L’idée de « commun » remonte du fond des âges. C’est le phénomène des enclosures, ferment du capitalisme naissant, qui y mit un terme. Réactivée par les alter-mondialistes et le mouvement des places, promue par le prix Nobel d’Economie 2009, elle trouve une singulière actualité dans l’intelligence partagée du web, ce « commun des connaissances ». Jusqu’à devenir le concept politique, mondialement émergent, le plus important de ce début de siècle.

 

Au moyen âge, on appelait «communaux » des lieux qui appartenaient à tous et à personne. Une tradition qui remonte au néolithique. C’est la terre que l’on cultive librement, le pré où l’on fait paître les bêtes (vaine pâture), la forêt « communale » où l’on coupe le bois de chauffage, le territoire où l’on chasse, où l’on glane, où l’on cueille. Les « communs » sont une libéralité féodale qui accordait au peuple un droit de jouissance sur certains espaces laissés vacants et adoucissait son servage. Le principe des « communs » marque la prévalence de l’usage collectif sur la propriété privée, dans un système de coopération et d’administration communautaire des ressources.

Du XIIème au XVIIème siècle, le mouvement des enclosures va mettre progressivement un terme à cette politique des « commons ». En Angleterre, la privatisation des terres permet d’accroître le rendement des parcelles (assolement) et favorise la révolution agricole. Le droit d’usage des communaux dès lors tombe en désuétude, provoquant une misère immédiate ainsi que des mouvements de révoltes (c’est notamment le cas en 1607 dans les Midlands). La désintégration sociale à laquelle il conduit va provoquer le premier exode rural, le développement de l’industrie et l’entassement du lumpenprolétariat dans des aires insalubres.

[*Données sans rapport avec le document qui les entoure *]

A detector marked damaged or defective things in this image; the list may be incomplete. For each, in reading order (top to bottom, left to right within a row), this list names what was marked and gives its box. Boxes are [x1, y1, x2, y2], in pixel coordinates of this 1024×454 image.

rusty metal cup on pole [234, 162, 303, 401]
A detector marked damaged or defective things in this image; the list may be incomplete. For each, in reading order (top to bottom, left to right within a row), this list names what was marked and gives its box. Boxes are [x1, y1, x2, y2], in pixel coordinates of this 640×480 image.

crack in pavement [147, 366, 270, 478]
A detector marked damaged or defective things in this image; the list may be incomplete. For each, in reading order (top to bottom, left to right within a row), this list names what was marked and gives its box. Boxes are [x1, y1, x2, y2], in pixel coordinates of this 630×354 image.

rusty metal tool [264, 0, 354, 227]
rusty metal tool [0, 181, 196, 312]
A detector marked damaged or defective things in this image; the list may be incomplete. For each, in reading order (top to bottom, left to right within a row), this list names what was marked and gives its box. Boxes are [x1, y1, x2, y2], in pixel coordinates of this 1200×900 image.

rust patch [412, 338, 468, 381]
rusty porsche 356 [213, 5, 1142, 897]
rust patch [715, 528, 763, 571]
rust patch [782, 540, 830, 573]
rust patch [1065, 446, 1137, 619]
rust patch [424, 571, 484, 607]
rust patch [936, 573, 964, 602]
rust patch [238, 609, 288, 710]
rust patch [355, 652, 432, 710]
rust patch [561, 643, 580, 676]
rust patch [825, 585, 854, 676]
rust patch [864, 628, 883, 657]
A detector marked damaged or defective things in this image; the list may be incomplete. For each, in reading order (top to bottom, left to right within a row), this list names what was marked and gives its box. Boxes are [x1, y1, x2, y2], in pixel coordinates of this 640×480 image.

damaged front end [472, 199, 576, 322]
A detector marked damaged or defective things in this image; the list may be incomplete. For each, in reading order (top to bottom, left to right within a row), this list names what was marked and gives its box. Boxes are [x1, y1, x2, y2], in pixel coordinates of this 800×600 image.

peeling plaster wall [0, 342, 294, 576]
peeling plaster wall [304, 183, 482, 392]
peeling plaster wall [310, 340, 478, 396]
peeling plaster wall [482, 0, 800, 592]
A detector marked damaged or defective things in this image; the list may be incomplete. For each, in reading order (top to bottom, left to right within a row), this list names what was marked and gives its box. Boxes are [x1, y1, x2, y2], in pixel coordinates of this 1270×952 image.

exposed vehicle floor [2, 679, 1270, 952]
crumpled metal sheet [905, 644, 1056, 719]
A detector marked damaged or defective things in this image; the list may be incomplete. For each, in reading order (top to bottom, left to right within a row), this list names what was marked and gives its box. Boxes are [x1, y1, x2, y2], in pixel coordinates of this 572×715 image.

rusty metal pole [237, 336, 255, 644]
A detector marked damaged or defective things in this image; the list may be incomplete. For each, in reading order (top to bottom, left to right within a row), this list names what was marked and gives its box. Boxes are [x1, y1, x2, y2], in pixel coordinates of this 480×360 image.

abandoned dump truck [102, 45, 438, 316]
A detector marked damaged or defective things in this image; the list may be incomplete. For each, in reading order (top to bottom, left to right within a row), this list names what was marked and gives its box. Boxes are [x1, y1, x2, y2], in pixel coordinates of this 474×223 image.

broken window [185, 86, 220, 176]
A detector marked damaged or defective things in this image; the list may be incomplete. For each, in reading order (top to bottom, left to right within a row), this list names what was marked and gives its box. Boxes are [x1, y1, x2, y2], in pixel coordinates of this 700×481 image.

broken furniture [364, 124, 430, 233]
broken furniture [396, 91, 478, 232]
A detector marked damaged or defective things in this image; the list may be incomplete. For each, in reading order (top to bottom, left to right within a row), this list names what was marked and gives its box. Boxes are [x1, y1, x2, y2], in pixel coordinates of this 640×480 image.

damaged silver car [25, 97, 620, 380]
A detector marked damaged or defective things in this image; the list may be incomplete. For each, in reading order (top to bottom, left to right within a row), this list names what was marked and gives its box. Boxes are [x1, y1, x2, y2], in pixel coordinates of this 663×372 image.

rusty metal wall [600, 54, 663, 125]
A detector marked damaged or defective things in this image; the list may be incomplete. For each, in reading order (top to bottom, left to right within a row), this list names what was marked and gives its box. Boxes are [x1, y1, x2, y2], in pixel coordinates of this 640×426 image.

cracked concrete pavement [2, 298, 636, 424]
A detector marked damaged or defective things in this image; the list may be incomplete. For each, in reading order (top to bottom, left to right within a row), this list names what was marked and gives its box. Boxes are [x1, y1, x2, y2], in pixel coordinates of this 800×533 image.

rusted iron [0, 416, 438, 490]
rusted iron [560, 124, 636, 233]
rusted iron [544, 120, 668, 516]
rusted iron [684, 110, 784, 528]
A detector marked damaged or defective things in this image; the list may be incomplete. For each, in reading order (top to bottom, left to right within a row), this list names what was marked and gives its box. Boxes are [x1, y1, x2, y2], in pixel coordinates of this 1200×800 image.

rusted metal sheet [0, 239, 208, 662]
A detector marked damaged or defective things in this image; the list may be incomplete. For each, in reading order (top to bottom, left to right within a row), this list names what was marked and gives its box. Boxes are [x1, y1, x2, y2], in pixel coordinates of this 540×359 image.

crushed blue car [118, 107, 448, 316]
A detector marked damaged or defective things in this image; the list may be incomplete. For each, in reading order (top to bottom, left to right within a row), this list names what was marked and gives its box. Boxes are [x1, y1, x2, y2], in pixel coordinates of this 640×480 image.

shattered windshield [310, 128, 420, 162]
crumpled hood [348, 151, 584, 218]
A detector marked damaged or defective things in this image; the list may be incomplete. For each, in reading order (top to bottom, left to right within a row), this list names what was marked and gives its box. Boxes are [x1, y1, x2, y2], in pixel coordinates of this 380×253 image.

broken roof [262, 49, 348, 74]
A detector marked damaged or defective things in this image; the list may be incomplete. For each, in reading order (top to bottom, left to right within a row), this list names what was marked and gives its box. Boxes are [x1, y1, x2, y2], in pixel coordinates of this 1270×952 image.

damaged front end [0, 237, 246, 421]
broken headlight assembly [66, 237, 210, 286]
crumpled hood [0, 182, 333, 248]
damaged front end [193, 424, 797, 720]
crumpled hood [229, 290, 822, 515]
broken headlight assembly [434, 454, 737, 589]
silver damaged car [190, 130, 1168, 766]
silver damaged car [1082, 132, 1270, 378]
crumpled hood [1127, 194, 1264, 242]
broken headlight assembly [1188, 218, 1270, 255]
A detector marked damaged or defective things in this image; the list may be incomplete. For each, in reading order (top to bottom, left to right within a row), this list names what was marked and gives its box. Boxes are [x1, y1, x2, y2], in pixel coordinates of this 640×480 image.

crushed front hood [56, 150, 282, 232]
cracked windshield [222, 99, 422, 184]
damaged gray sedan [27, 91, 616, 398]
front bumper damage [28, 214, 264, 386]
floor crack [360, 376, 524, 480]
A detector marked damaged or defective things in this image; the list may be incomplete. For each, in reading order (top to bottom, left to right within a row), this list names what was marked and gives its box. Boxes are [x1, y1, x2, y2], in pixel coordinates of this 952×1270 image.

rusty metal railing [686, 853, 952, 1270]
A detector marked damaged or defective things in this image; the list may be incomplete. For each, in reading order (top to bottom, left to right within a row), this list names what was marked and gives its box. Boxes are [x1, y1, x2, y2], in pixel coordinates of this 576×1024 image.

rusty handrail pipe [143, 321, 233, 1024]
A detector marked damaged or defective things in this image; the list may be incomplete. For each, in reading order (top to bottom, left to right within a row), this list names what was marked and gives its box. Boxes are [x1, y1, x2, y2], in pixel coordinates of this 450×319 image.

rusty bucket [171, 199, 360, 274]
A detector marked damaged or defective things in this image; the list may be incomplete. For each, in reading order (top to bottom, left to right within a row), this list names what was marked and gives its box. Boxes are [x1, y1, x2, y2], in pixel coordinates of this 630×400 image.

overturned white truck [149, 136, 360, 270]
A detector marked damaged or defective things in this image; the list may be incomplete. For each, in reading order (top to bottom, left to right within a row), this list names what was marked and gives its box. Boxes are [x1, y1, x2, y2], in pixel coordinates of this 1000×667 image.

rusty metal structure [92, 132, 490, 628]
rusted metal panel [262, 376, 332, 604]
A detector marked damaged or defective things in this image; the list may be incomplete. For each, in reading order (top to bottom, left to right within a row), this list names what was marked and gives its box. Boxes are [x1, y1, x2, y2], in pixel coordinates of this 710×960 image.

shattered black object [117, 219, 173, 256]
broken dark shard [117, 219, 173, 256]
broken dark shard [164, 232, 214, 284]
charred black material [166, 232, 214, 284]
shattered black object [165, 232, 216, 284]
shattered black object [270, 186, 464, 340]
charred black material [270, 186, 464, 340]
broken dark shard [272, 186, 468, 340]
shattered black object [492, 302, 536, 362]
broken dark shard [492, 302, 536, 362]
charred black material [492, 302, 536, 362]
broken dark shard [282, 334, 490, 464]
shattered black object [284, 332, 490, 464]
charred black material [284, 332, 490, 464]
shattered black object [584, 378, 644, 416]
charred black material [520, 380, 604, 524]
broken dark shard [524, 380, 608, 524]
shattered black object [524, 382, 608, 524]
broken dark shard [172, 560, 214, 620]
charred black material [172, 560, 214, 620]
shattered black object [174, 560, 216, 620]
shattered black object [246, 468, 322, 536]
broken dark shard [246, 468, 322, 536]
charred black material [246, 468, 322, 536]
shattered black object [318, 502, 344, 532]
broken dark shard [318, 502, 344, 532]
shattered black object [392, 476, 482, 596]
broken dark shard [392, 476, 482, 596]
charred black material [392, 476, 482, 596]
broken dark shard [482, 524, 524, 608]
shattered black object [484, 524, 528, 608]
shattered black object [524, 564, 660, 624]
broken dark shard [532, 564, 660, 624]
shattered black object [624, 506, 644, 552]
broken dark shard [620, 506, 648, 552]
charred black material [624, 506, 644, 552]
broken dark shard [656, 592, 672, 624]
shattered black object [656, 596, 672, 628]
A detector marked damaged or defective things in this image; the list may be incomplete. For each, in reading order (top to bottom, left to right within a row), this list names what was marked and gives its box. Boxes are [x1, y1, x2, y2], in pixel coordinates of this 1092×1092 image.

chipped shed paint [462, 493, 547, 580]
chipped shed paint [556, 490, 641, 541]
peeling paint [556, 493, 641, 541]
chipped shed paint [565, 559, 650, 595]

De sorte que la notion de « commun » n’a jamais tout à fait quitté les esprits. Elle animera tous les débats sur la propriété privée, de John Locke à Rousseau, de Thomas More à Adam Smith, de Proudhon à Karl Marx. Le mode de vie « communautaire », durant les années 70, fut une tentation pour des millions de jeunes gens de par le monde. En 1968, le biologiste Garrett Hardin, dans « La Tragédie des biens communs » pose le paradoxe des communs : les comportements individualistes de surexploitation entraînent fatalement l’épuisement des ressources collectives. Si les « communs » sont laissés à la discrétion de tous, ils sont donc voués rapidement à disparaître. Il n’y aurait donc de salut que dans la privatisation (appropriation) ou dans la nationalisation (étatisation). Mais Hardin est contredit par la thèse de l’américaine Elinor Ostrom. Celle-ci montre, au contraire, que certains groupes sociaux sont parvenus à un réel équilibre écologique dans la gestion des communs. Ce travail lui vaut le prix Nobel d’économie 2009. Tout repose, explique Elinor Ostrom, sur la question de l’accès aux ressources communes, qui doit être administré, doté d’un système précis de règles qui en définissent l’usage collectif pour le rendre tenable. Cette régulation de l’appétit individuel, en complète opposition avec le crash que vient alors de subir une finance mondiale livrée à elle-même, remonte en fait aux premières organisations humaines.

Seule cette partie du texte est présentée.